Generally accepted behaviors are often accepted as safe but in reality, they may carry risks people tend to ignore because everyone else is doing it. Fad diets are one of the biggest examples of this – people ignoring the risks because everyone else is doing it.

The keto diet is the latest fad diet where risks are ignored. The diet involves cutting way back on carbohydrates, to 50 grams a day or less, and increasing consumption of so-called “good fats” like bacon, butter, and cheese to help the body achieve a state of ketosis, in which it has to burn fat (rather than sugar) for energy.

The problem with the keto diet is it’s too restrictive to maintain long-term because of the potential heart problems and muscle loss that can occur and for the short-timers, once people stop the diet, most regain the weight they lost almost immediately.

The problem with going with the masses is that the true risks of the action are often ignored. If you look at the underlying fundamentals of the keto diet, it doesn’t make sense and is outright unhealthy. Many health experts advise against cutting out an entire group of nutrients essential for proper health and nutrition. By depriving yourself of this one key nutrient, carbohydrates, you’re essentially starving yourself they say.

Investors are piling into the stock market like never before. It could be a combination of financial desperation, boredom from lockdown-induced isolation, and stimulus money. Whatever it is, stocks are trading at irrational levels.

The Dow is currently trading at nearly twice its historic average price to earnings (PE) ratio. ​​Would you buy a local company at a price twice its underlying value?

​​It’s like when former Microsoft CEO, Steve Ballmer, paid over $2 billion for NBA team the Los Angeles Clippers. Many industry insiders he paid twice what he could have bought the team for. I guess he was taken over by his overexuberance for owning a professional sports team.

If investors looked closely at the underlying economics of the stock market or scrutinized the broader economy, there would be no reason for stocks to be trading this high. Unemployment is still high, GDP is stagnant and thousands are losing jobs from the current administration’s war on fossil fuels.

The stock market is being driven by an irrational exuberance – fueled by some investors suffering from the fear of missing out and others going along because they don’t see the harm in something everyone else is doing. As in the diet example, going with the masses clouds the true risk of an investment -causing us to underestimate the potential harm from such an investment strategy.

On the flip side, we tend to ignore investments that the masses ignore and tend to overestimate the risks of these investments because your neighbors stay away from these sorts of things.

Have you ever considered buying a business or investing in a real estate project? Why? Is it because we assume they’re high risk because the masses ignore them?

For any investment, the only way to assess the true risk of an asset is to look beyond what the masses are thinking and to scrutinize the underlying economic fundamentals. Investors are snapping up stocks of bankrupt companies. That doesn’t make economic sense. Investors are ignoring the risks of owning a worthless company.

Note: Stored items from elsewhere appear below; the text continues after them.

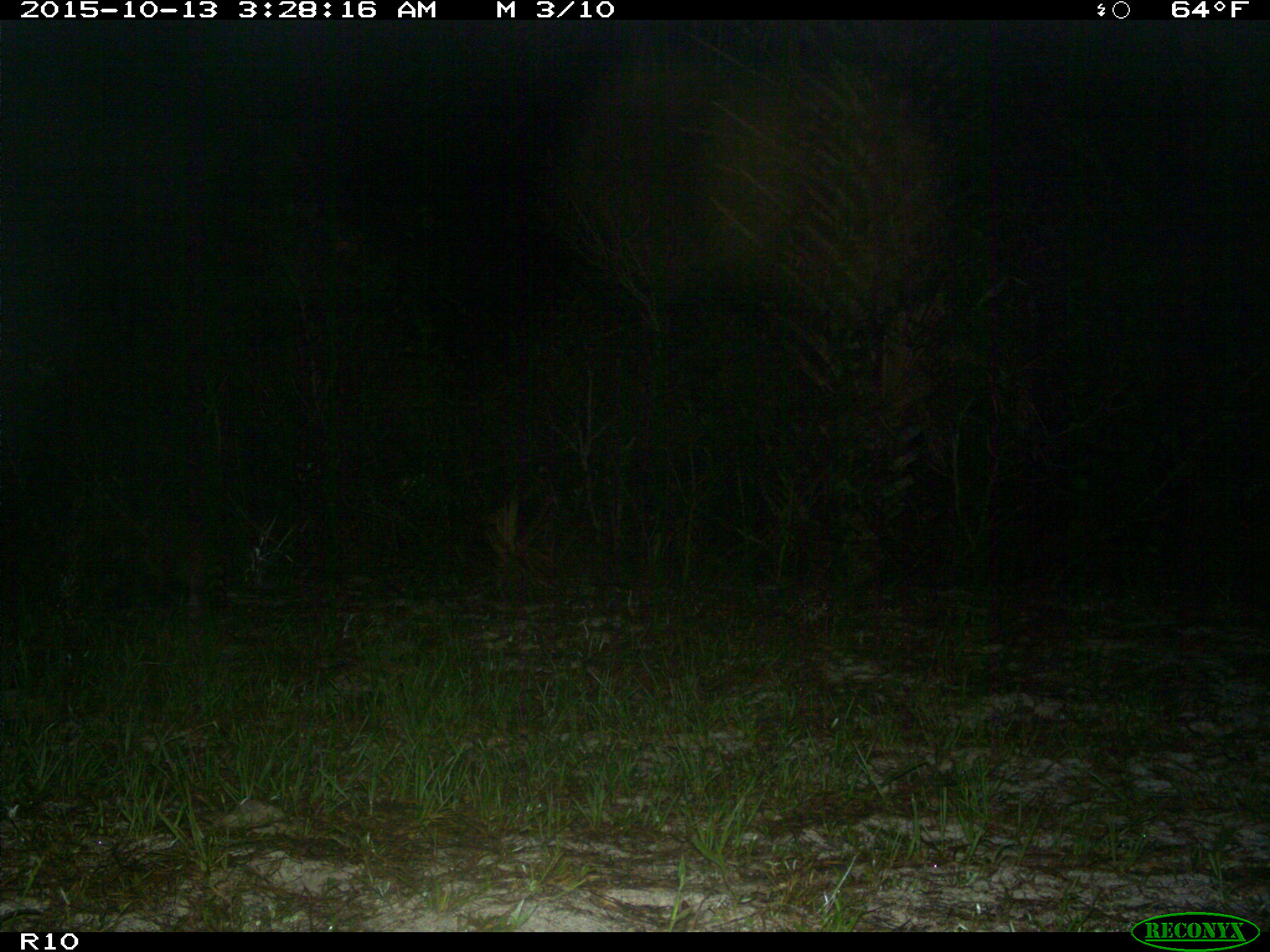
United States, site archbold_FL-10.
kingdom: Animalia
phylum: Chordata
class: Mammalia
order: Carnivora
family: Procyonidae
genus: Procyon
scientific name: Procyon lotor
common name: common raccoon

If investors looked at the underlying fundamentals and economic indicators and metrics involved with an asset, they would be leaving Wall Street and flocking to affordable housing.

Did you know that affordable housing was the only housing sector that gained in occupancy and rents in 2020? Where other real estate segments faltered (except industrial), affordable housing thrived.

Did you know there has been a shortage of affordable housing since the Great Recession and that the gap has only grown wider since? Does affordable housing sound like a risky investment to you?

It’s time to get real with risk to look at the underlying metrics to assess the true risks of different investment opportunities.

You’ll leave scratching your head wondering why people are pouring trillions into Bitcoin and Wall Street and not flocking to affordable housing.